AUTOSTAT’s review shows that the average price of used cars in Russia had remained above 1.4 million rubles for many years, a stable benchmark reflecting the market’s basic supply and demand dynamics. However, starting from September 2025, the average price fell below this key level and hovered between 1.358 million and 1.396 million rubles in the subsequent months. Even in January 2026, it failed to rebound to the 1.4 million ruble mark, making the February recovery a notable turning point that has attracted widespread attention from market participants and exporters alike.
A closer look at the year-on-year and month-on-month data reveals a mixed but telling picture. On a year-on-year basis, the average price in February 2026 was still 3.7% lower than the 1.478 million rubles recorded in February 2025, indicating that the market has not yet fully recovered to the level of the same period last year. However, compared with January 2026’s average of 1.391 million rubles, the February price rose by 2.3% month-on-month—a clear sign that sellers are tentatively raising their quotes, testing the market’s acceptance of higher prices amid evolving supply and demand conditions.
It is crucial to clarify that AUTOSTAT emphasizes the average price is based on monitoring listed/sale prices in the used car market, excluding transaction volume and actual transaction prices. Therefore, this indicator more accurately reflects “sellers’ expectations” and “market quotation levels” rather than the final transaction prices that exporters truly care about. This distinction is particularly important for Chinese used car exporters, as confusing quotation levels with actual transaction prices could lead to misjudgments in pricing strategies and inventory preparation.
Against the backdrop of this price recovery, it is necessary to conduct a rational analysis of its implications for the market and export practices. The return of Russia’s used car quotation to above 1.4 million rubles undoubtedly signals an improvement in local car dealers’ profit expectations. After months of price fluctuations and profit pressure, sellers’ confidence in the market has gradually recovered, which is a positive sign for the overall stability of the used car market. However, this does not necessarily mean that the transaction side has strengthened synchronously.
Currently, the Russian market remains extremely price-sensitive. Affected by economic fluctuations and policy adjustments, consumers are more cautious about car purchases, and even a small price increase may lead to a decline in transaction volume. In addition, policy-related costs—such as the recently adjusted scrap tax and import tariffs—and exchange rate fluctuations further amplify the volatility of the terminal market, adding more uncertainties to price trends and transaction outcomes. For example, the 15% additional import tax on fuel vehicles over 5 years old and the exemption of new energy used vehicles from 20% import tax have significantly changed the market structure, affecting both local car dealers’ pricing strategies and exporters’ product selection decisions.
For Chinese used car exporters targeting the Russian market, this price recovery should be treated as an important reference rather than a direct basis for decision-making. First and foremost, exporters should regard the “average quotation level” as a reference line for product selection and pricing, rather than equating it with actual transaction prices. Blindly following the quotation upward trend to raise export prices may lead to loss of price competitiveness, especially in a market where cost sensitivity remains high.

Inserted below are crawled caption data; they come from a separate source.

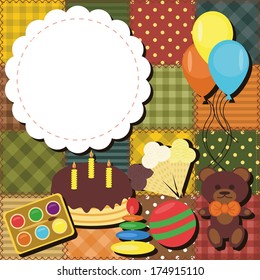 patchwork background with toys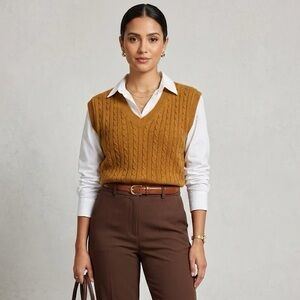 Cable Knit V-Neck Women Sweater Vest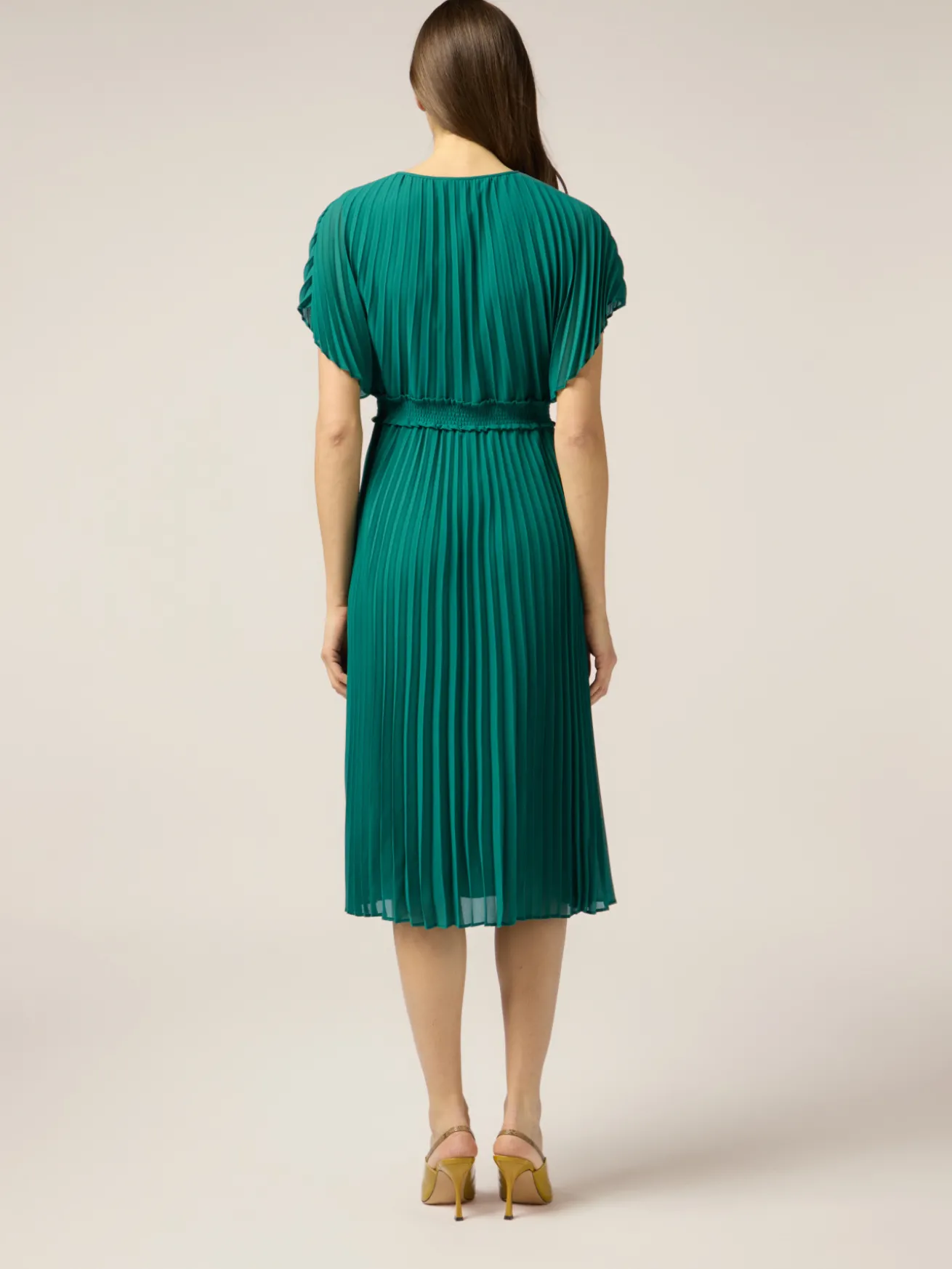 Vestito lungo in georgette plissé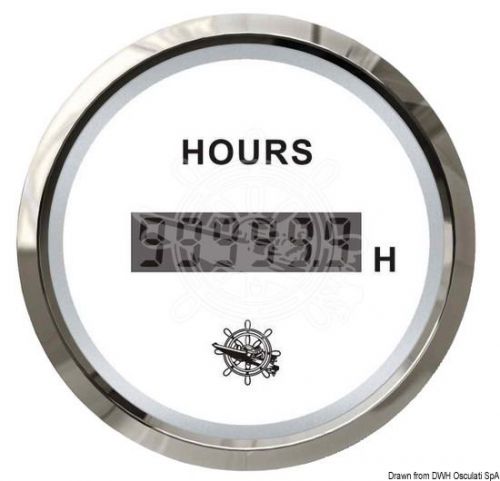 Osculati digital hour meter counter gauge 52mm 2&#034; 99999h white/glossy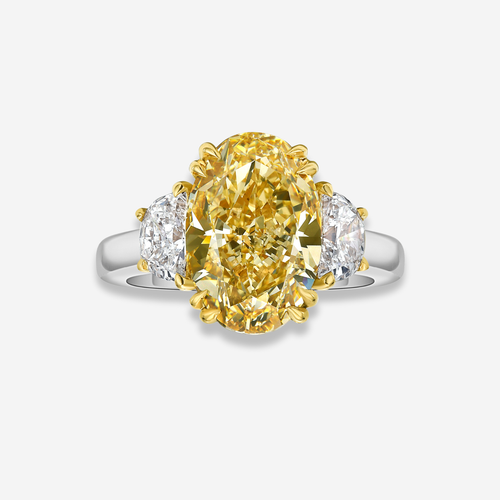 4.47ct Fancy Brownish Yellow Oval Diamond Engagement Ring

In terms of negotiations and stock preparation, exporters need to adopt a more prudent and targeted strategy. They should fully consider the supply and demand of specific models—for instance, compact new energy SUVs with a range of over 400km and economical fuel vehicles with displacement below 1.6L are currently popular in the Russian market— as well as vehicle age segments. Additionally, it is essential to closely track the latest Russian regulations on taxes and fees, especially those related to vehicle power and recycling fees, which have a direct impact on the final cost and profit margin. Leaving sufficient price room for maneuver is key to coping with market volatility and policy changes, ensuring that both parties can reach a consensus in negotiations while maintaining reasonable profits.

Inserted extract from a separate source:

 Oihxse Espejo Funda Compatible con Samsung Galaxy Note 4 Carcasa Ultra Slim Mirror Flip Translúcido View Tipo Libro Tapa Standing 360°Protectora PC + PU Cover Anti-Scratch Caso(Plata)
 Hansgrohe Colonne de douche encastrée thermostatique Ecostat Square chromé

It is also worth noting that the Russian used car market is undergoing structural changes. While the overall average price is recovering, there are obvious regional differences: the average price in Moscow and the Moscow region has reached 2.83 million rubles, a 4% increase month-on-month, while prices in some regions such as Tyumen have slightly declined. Meanwhile, Chinese brand used cars have performed prominently, with their average price breaking 2.2 million rubles for the first time and their market share climbing to 7%, which provides new opportunities for Chinese exporters.

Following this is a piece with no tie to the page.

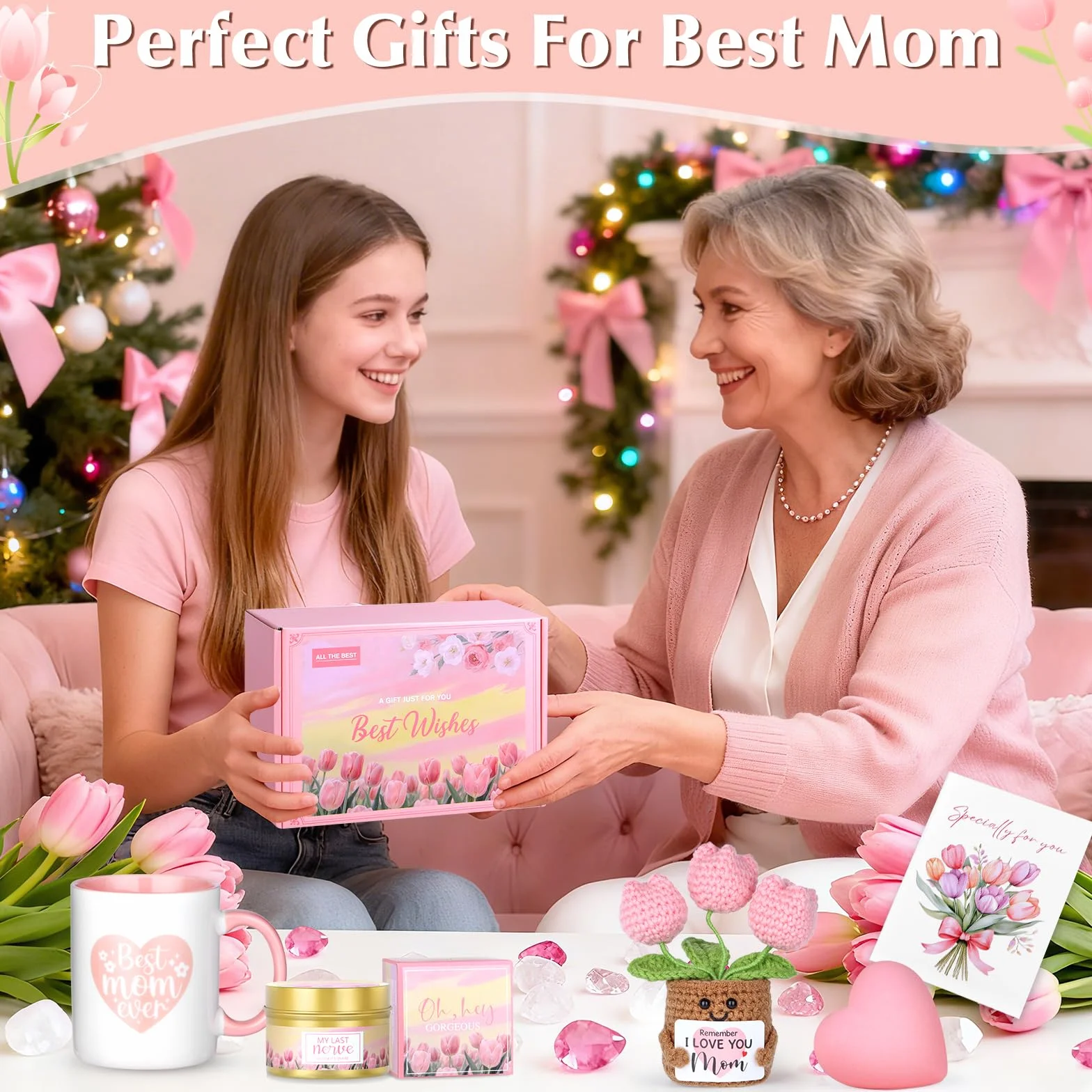 MUJUZE Prezenty świąteczne dla mamy, prezenty urodzinowe dla mamy, "I Love You Mom" zestaw upominkowy od córki syna, prezenty świąteczne dla mamy, wdzięczny za prezent matki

In conclusion, the recovery of Russia’s used car average quotation above 1.4 million rubles is a positive signal for the market, but it also requires exporters to remain rational and cautious. By accurately interpreting market data, closely following policy trends, and formulating flexible pricing and product strategies, Chinese used car exporters can better seize opportunities in the Russian market, avoid risks, and achieve sustainable development in this dynamic and promising market.